**Aim of the exercise**. Write out every line exactly, from the start of the records below to the line with "これはなんという魚でしょうか。 堤防で釣れました。 口が変な形をしております。", and stop there. Don't write out the pictures.

**Data to process**.
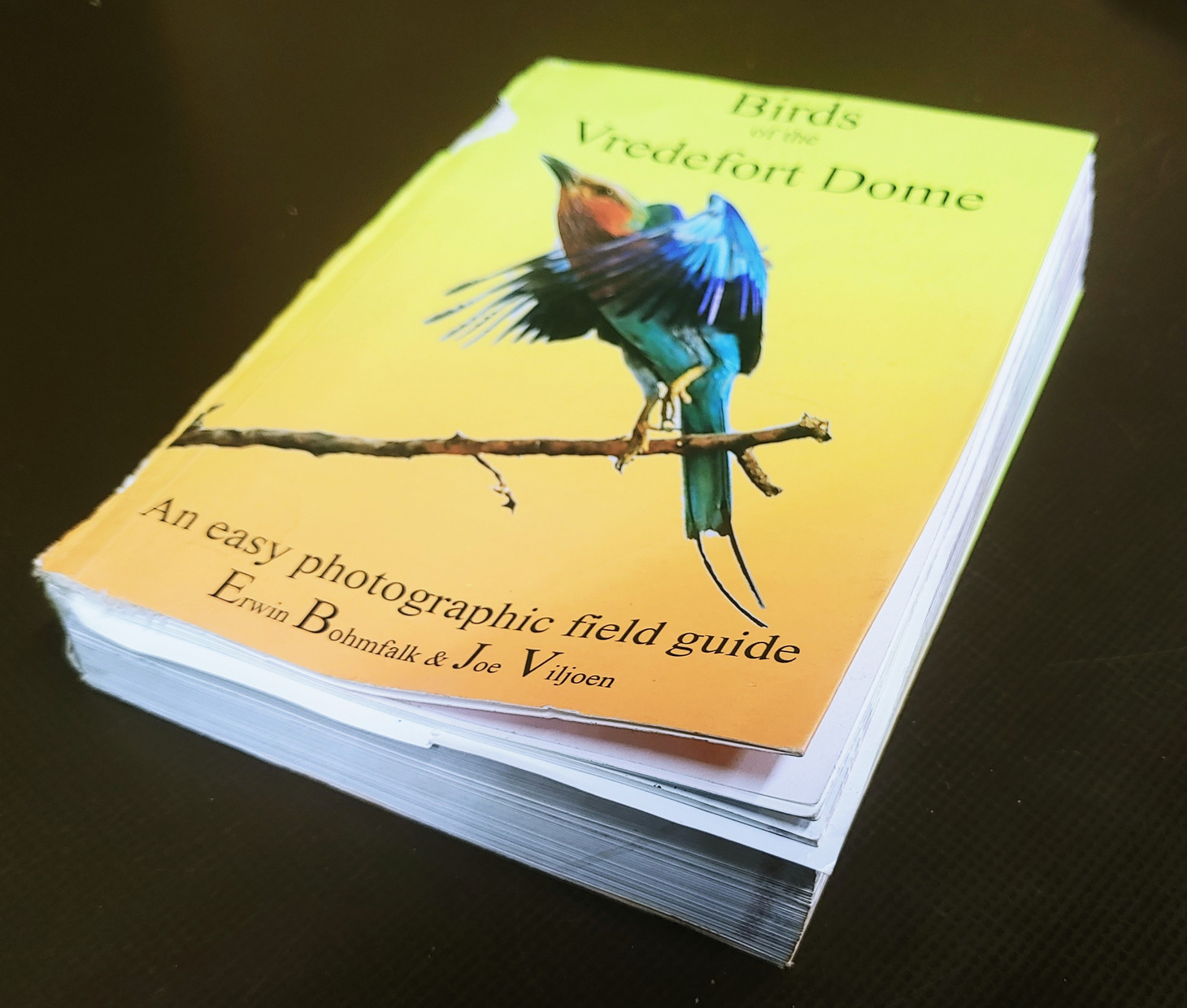 Birds of the Vredefort Dome.jpg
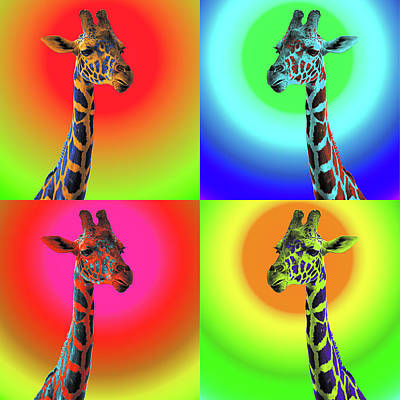 Photograph - Pop Art Giraffe by James Sage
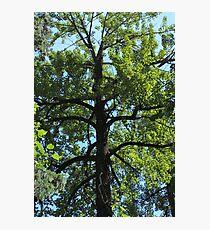 Balsam Poplar Crown Photographic Print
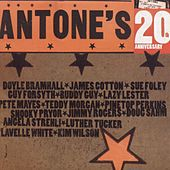 Play & Download Antone's 20th Anniversary by Various Artists | Napster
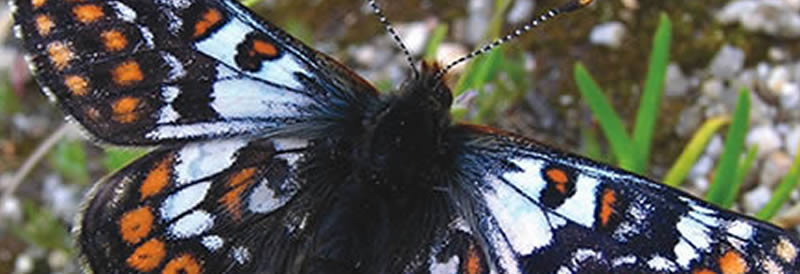 Butterfly and Moth Tours in Bulgaria »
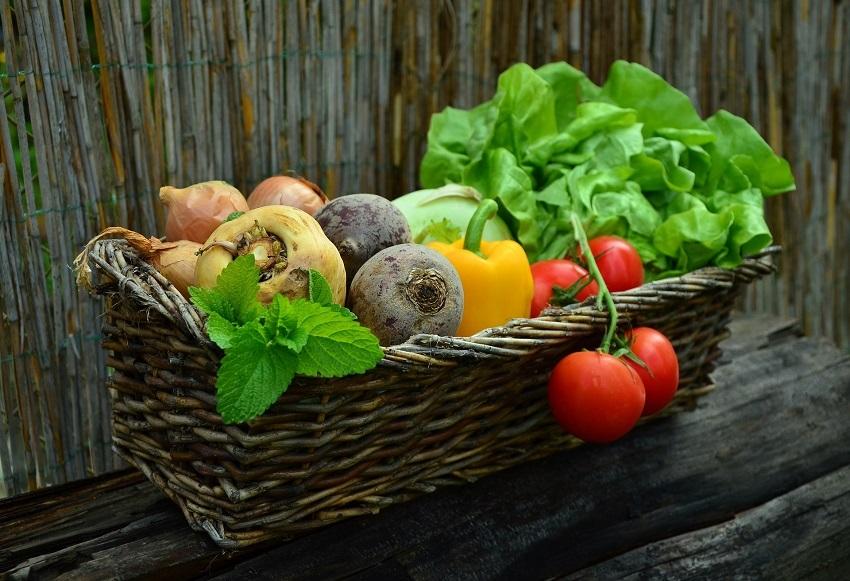 Zelenina v srpnu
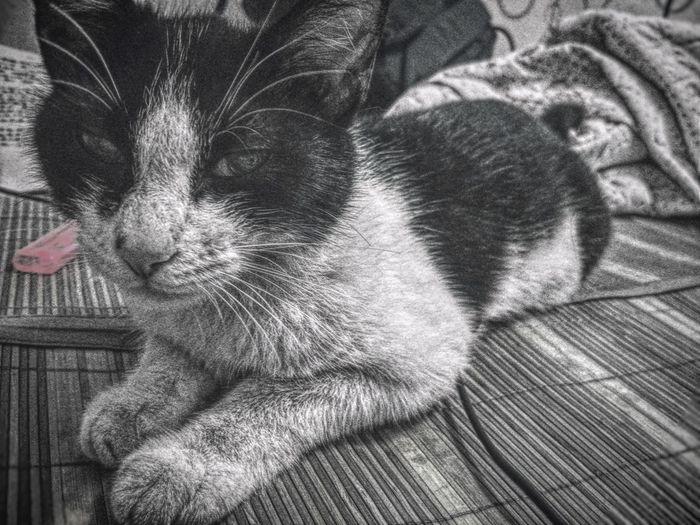 我的猫 Pets Domestic Animals One Animal Animal Themes Mammal Indoors  No People Domestic Cat Close-up Feline Day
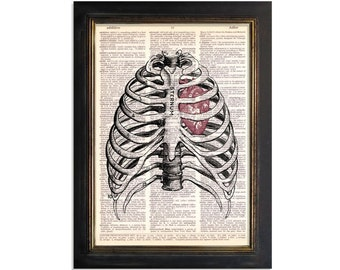 The Sternum and Heart - Anatomy Diagram Art Print on Beautifully Upcycled Vintage Dictionary Paper - 8x10.5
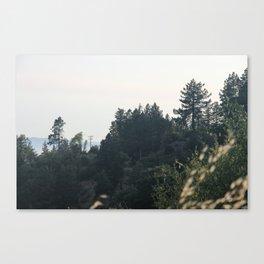 Foliage 1 Canvas Print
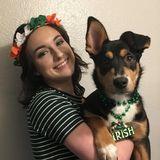 Independent dog mom, trustworthy house sitter
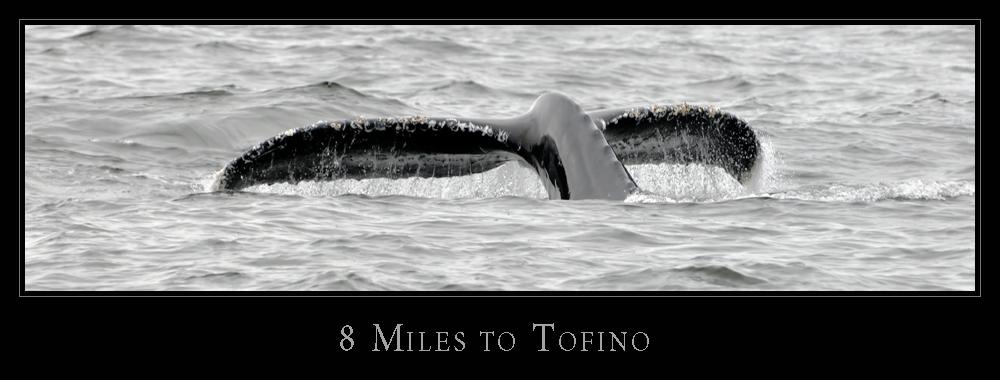 8 Miles to Tofino
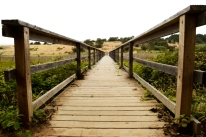 wooded path bridge, Cambria California
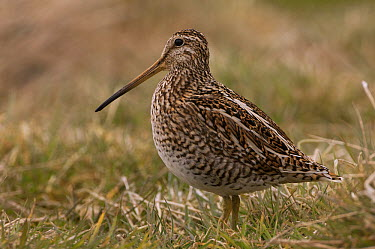 Magellanic Snipe (Gallinago magellanica), Sea Lion Island, Falkland Islands  -  Pete Oxford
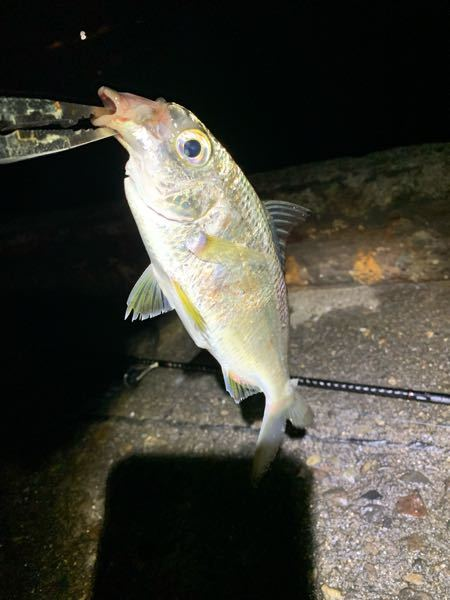 これはなんという魚でしょうか。 堤防で釣れました。 口が変な形をしております。 だいたい20センチ強くらいです。 あと、美味しいんでしょうか?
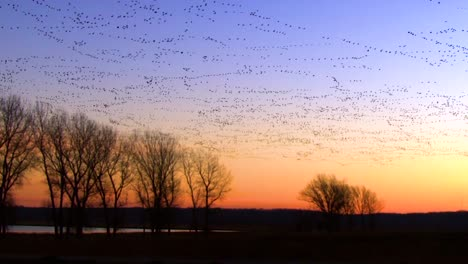 Thousands-Of-Birds-Migrate-Across-A-Wetland-Marsh-Region-In-North-America-1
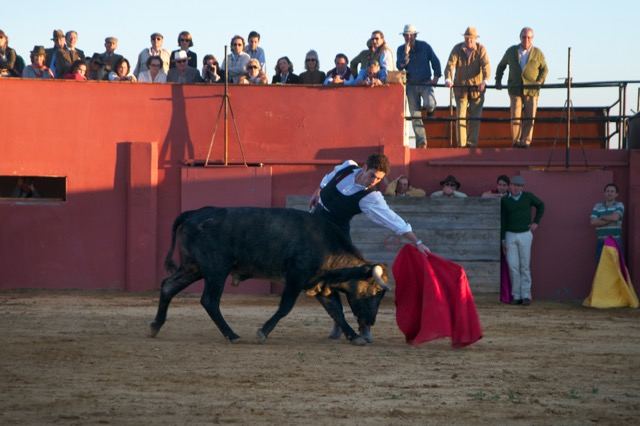 Alexander bullfighting before an exceptional public Behind him in the 'hide', Don Enrique Moreno de la Cova, owner of the 'brand' Saltillo, next to him the legendary breeder of bulls Antonio Miura, the bullfighter Abraham Neiro, the matadors Eduardo Dávila Miura and Rafaelillo. In the audience, his parents in the centre, next to Marquesa of Las Torres de la Prensa, the Duke and Duchess of Segorbe - the Princess Maria da Glória of Orléans-Braganza and Borbón of the Two Sicillies - the Marquis of Caltojar, the Count of Ybarra among others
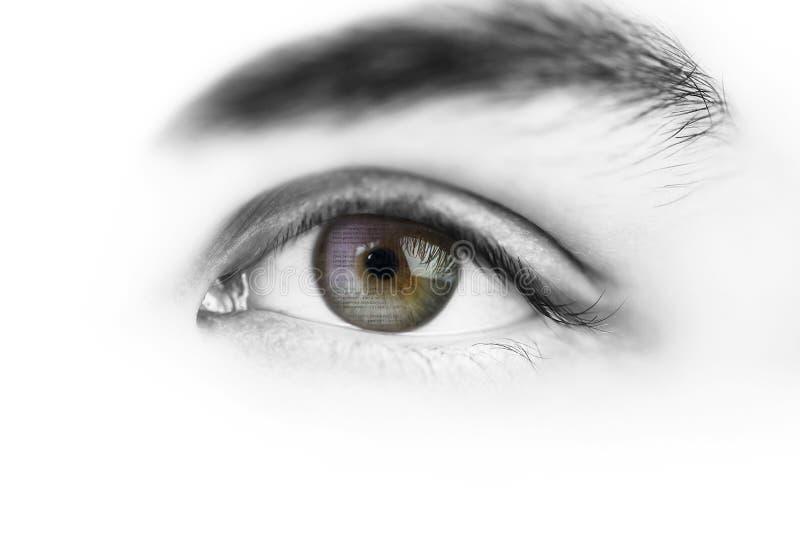 在眼睛反映的计算机程序语言 库存例证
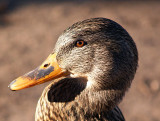 Mallard Hen Close Up Face.jpg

**Output for this task**.
 Birds of the Vredefort Dome.jpg
 Photograph - Pop Art Giraffe by James Sage
 Balsam Poplar Crown Photographic Print
 Play & Download Antone's 20th Anniversary by Various Artists | Napster
 Butterfly and Moth Tours in Bulgaria »
 Zelenina v srpnu
 我的猫 Pets Domestic Animals One Animal Animal Themes Mammal Indoors  No People Domestic Cat Close-up Feline Day
 The Sternum and Heart - Anatomy Diagram Art Print on Beautifully Upcycled Vintage Dictionary Paper - 8x10.5
 Foliage 1 Canvas Print
 Independent dog mom, trustworthy house sitter
 8 Miles to Tofino
 wooded path bridge, Cambria California
 Magellanic Snipe (Gallinago magellanica), Sea Lion Island, Falkland Islands  -  Pete Oxford
 これはなんという魚でしょうか。 堤防で釣れました。 口が変な形をしております。 だいたい20センチ強くらいです。 あと、美味しいんでしょうか?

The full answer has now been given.